#### Goal 1:
Give the records from the line containing "In this photograph, which" down to the end of the records as a JSON list of strings, one string per line, with blank lines left out.

#### Supplied passage:

- Born: June , 1971 Madrid, Spain
- Occupations: Poet, writer, playwright, professor
- Writing career
- Genres: Poetry, theatre, essay, columns
- Notable work: El mapa de los afectos
- Notable awards: Premio Nadal (2020) Premio Adonáis de Poesía (1994) Premio Fray Luis de León (2003)

= Ana Merino =

Ana Merino Norverto (born June 1971) is a Spanish poet, novelist, playwright, essayist and comics scholar. She won the Premio Nadal in 2020 for her novel El mapa de los afectos.

She belongs to the so-called "Generation of 2000" of Spanish poetry, and is the daughter of writer and academic José María Merino. Merino earned degrees in Modern and Contemporary History from the Autonomous University of Madrid, an MA in Columbus, Ohio, and a PhD from the University of Pittsburgh with a dissertation on Ibero-American comics. She is a professor at the University of Iowa, where she founded the MFA in Spanish Creative Writing, serving as its first director from 2011 to 2018. Merino is also a columnist for El País.

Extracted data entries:
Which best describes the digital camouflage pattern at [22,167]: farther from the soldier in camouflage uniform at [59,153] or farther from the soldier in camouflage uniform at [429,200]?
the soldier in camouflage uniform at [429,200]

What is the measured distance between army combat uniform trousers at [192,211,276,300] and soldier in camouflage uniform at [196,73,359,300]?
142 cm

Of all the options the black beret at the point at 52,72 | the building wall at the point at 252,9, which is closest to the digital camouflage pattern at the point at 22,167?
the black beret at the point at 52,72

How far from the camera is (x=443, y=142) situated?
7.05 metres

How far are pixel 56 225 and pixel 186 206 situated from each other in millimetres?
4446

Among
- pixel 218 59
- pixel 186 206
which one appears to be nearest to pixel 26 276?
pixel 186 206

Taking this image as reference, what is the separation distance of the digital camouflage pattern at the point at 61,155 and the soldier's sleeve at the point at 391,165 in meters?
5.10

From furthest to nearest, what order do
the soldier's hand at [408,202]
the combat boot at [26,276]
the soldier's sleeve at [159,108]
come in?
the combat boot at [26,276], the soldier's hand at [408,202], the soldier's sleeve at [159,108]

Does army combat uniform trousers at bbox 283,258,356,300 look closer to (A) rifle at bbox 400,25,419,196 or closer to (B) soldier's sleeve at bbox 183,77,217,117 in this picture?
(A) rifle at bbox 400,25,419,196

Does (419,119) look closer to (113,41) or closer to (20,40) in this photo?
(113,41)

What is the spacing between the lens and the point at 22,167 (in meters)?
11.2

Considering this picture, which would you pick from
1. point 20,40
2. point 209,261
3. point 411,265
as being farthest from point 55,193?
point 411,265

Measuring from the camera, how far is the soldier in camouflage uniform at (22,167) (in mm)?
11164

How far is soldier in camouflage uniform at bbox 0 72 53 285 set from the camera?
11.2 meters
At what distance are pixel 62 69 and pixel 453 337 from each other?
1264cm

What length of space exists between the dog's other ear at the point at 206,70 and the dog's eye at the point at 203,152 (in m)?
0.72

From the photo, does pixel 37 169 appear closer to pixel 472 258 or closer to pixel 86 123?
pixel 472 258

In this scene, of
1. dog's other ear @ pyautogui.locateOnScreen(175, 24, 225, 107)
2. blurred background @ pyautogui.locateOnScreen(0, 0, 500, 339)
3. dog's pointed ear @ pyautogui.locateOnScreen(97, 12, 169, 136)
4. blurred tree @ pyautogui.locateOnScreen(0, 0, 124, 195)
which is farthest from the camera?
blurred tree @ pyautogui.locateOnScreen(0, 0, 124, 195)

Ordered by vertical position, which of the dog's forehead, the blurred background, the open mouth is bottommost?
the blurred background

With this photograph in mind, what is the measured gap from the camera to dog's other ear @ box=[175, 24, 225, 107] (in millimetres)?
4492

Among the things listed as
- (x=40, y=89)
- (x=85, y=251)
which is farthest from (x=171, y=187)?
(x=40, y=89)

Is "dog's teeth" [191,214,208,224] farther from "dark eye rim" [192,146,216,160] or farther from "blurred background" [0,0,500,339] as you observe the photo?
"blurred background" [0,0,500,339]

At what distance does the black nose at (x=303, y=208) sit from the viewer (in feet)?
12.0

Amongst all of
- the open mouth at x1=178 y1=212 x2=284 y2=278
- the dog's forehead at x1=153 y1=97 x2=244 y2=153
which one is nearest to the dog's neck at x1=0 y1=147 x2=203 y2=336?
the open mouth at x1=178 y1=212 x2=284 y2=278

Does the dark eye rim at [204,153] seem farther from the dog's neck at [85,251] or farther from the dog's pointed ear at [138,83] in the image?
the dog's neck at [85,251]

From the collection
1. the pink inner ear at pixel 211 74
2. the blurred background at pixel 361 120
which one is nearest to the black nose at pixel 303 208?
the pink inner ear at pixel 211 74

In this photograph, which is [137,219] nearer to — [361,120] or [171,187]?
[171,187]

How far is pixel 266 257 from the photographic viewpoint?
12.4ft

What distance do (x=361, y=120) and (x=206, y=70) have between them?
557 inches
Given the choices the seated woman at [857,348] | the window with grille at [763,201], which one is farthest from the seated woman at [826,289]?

#### Goal 2:
Summarize the text about Ana Merino in two sentences.

#### Complete response 1:
[
  "In this photograph, which is [137,219] nearer to — [361,120] or [171,187]?",
  "[171,187]",
  "How far is pixel 266 257 from the photographic viewpoint?",
  "12.4ft",
  "What distance do (x=361, y=120) and (x=206, y=70) have between them?",
  "557 inches",
  "Given the choices the seated woman at [857,348] | the window with grille at [763,201], which one is farthest from the seated woman at [826,289]?"
]

#### Complete response 2:
Ana Merino is a Spanish poet, novelist, playwright, essayist and comics scholar who belongs to the "Generation of 2000" of Spanish poetry and won the Premio Nadal in 2020 for her novel El mapa de los afectos. She earned a PhD from the University of Pittsburgh, is a professor at the University of Iowa, where she founded the MFA in Spanish Creative Writing, and is a columnist for El País.